With the interest rate cut cycle around the corner, Bank of India (BoI) is tweaking its lending strategy to enhance the share of the marginal cost of funds-based lending rate (MCLR)-linked loans from about 29 per cent now to 35 per cent in the next two to three years.
Rajneesh Karnatak, managing director and chief executive of BoI, told Business Standard that earnings from external benchmark-linked rate (EBLR) loans to retail and micro, small and medium enterprises (MSMEs) will be impacted and may also dent net interest margins (NIM) when the policy repo rate is cut.
For the Mumbai-based lender, EBLR-linked loans had a 48.34 per cent share in advances at the end of December 2024, up from 47.73 per cent a year ago.
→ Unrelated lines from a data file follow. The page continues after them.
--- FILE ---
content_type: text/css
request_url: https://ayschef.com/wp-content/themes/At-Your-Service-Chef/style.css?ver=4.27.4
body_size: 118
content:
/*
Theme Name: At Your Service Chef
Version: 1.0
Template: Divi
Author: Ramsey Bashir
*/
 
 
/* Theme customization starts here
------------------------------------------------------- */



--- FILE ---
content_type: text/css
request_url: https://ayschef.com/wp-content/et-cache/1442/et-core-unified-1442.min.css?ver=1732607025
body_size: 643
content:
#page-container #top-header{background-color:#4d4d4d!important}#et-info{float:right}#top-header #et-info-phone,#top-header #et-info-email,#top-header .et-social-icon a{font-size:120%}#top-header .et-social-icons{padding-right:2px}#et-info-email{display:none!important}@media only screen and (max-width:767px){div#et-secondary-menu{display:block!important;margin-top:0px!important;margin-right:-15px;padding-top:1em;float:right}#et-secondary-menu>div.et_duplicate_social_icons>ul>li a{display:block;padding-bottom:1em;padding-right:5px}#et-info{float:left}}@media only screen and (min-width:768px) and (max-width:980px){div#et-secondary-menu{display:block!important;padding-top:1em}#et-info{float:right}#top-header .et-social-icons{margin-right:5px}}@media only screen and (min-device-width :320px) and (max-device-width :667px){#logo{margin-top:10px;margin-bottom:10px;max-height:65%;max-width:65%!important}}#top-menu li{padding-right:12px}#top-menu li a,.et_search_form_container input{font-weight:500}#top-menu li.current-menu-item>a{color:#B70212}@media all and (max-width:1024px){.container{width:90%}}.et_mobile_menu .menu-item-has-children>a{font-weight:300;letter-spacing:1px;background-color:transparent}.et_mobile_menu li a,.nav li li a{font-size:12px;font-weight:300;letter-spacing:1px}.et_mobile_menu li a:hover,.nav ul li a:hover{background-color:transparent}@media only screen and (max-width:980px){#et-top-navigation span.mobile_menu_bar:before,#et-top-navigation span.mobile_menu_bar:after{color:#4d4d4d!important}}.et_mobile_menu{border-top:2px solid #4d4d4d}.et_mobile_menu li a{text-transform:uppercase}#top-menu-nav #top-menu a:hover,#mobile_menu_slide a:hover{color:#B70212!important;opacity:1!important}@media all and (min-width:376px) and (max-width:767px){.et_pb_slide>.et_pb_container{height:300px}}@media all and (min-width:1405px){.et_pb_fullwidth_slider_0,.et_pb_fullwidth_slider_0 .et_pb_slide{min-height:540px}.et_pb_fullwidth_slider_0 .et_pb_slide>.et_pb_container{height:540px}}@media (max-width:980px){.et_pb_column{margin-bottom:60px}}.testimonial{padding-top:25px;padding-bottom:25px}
The share of MCLR-linked loans was about 32.9 per cent at the end of December 2023. Its NIM stood at 2.8 per cent in December 2024, compared to 2.85 per cent a year ago.
For the banking sector, the share of MCLR-linked loans fell from 62.3 per cent in March 2021 to 45.4 per cent in March 2023 and further to 39.2 per cent in March 2024. The share of EBLR-linked loans grew from 29.5 per cent in March 2021 to 49.6 per cent in March 2023 and rose further to 56.6 per cent in March 2024, according to the Reserve Bank of India’s monetary policy report (September 2024).
While there is competition for non-MSME loans, the public sector lender will gradually nudge corporates to shift some of their term loans to MCLR as a benchmark for pricing. Many corporate loans are linked to the repo rate. This change is not expected to happen overnight, and the share of MCLR in the total loan book will grow over the next two to three years, Karnatak said.
The bank continues to maintain its aim to enhance the share of retail, agriculture and MSME (RAM) to 60 per cent of total advances in the medium term, up from the current 57 per cent. The balance of the loan book constitutes corporate loans.
Turning to the outlook for the next financial year (2025-26/FY26), Karnatak said the pace of business growth — credit and deposits — will moderate to 12-13 per cent after elevated growth in the year ending March 2025 (2024-25). The moderation reflects prudence and the changing business and economic environment. Credit has expanded by 15.3 per cent year-on-year (Y-o-Y) and deposits by 12.29 per cent Y-o-Y at the end of December 2024.
India Ratings & Research, in its outlook for the country’s banking system (January 2025), said deposit growth could be 12-13 per cent in FY26, with high competitive intensity for garnering low-cost current account savings account deposits. Credit could expand by 13-13.5 per cent in FY26, but the mix is likely to change with a continued slowdown in lending to non-banking financial companies and the retail sector.